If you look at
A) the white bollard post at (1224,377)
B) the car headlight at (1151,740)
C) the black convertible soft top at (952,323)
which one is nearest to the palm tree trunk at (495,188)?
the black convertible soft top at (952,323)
____________
◆ TASK GOAL
Copy out the items above word for word.

◆ SOLUTION
If you look at
A) the white bollard post at (1224,377)
B) the car headlight at (1151,740)
C) the black convertible soft top at (952,323)
which one is nearest to the palm tree trunk at (495,188)?
the black convertible soft top at (952,323)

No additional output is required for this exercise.